(Some records)
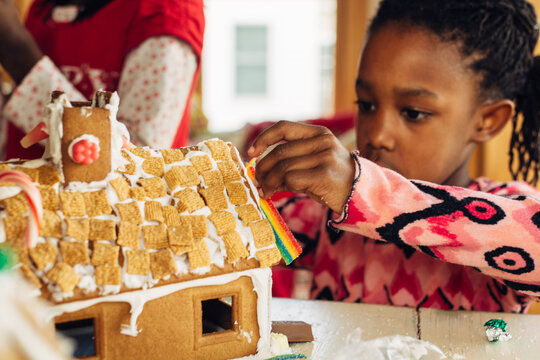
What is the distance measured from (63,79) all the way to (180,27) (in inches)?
7.9

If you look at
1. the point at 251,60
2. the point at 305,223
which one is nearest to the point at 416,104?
the point at 305,223

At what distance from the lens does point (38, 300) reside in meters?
0.47

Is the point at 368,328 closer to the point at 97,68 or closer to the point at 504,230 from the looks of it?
the point at 504,230

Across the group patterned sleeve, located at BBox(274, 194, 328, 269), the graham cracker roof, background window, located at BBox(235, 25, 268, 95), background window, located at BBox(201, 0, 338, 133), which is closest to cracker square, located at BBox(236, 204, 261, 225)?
the graham cracker roof

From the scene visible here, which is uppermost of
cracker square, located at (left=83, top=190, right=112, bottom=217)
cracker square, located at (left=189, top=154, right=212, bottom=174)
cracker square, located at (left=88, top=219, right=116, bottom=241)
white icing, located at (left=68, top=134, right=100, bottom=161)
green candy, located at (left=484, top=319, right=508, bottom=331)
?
white icing, located at (left=68, top=134, right=100, bottom=161)

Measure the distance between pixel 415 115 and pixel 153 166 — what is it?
48 cm

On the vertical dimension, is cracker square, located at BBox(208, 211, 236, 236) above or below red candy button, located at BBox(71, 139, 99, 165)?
below

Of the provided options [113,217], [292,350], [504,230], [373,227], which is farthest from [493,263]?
[113,217]

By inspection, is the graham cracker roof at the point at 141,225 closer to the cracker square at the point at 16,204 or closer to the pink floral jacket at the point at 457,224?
the cracker square at the point at 16,204

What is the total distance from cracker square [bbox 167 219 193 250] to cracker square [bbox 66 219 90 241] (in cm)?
7

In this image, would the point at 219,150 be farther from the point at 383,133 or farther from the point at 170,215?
the point at 383,133

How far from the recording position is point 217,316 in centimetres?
66

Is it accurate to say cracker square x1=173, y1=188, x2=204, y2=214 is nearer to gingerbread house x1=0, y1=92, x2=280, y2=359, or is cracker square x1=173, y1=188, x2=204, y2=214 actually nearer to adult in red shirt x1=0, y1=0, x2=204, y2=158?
gingerbread house x1=0, y1=92, x2=280, y2=359

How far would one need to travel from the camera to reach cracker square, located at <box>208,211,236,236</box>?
55cm
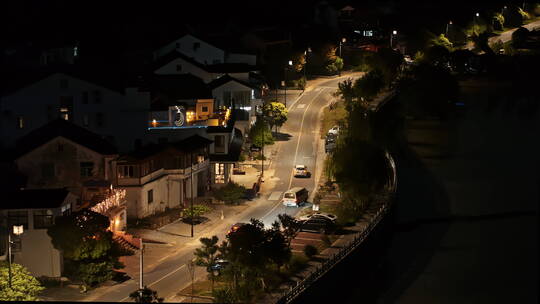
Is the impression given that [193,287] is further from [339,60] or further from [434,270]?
[339,60]

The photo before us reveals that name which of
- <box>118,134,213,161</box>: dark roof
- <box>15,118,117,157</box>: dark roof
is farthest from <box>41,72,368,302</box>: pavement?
<box>15,118,117,157</box>: dark roof

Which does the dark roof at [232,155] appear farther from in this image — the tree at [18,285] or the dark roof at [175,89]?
the tree at [18,285]

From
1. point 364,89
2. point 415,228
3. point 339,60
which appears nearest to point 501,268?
point 415,228

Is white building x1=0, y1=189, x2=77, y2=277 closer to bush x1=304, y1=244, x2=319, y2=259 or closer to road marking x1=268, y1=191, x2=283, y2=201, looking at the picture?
bush x1=304, y1=244, x2=319, y2=259

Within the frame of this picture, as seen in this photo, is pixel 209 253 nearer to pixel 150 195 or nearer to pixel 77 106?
pixel 150 195

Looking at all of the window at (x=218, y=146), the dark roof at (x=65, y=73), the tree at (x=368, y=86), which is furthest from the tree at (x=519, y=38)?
the window at (x=218, y=146)

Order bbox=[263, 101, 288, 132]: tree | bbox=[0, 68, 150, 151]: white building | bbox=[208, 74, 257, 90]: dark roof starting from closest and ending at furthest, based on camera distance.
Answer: bbox=[0, 68, 150, 151]: white building < bbox=[208, 74, 257, 90]: dark roof < bbox=[263, 101, 288, 132]: tree
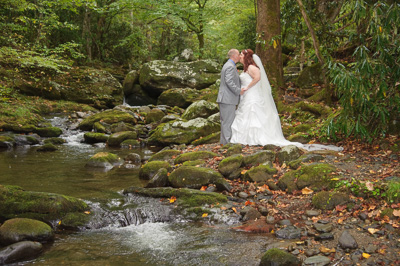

◆ **GOAL OF THE EXERCISE**:
How many of the lines above contain the word "gingerbread"? Reply with the number alone.

◆ **SOLUTION**:
2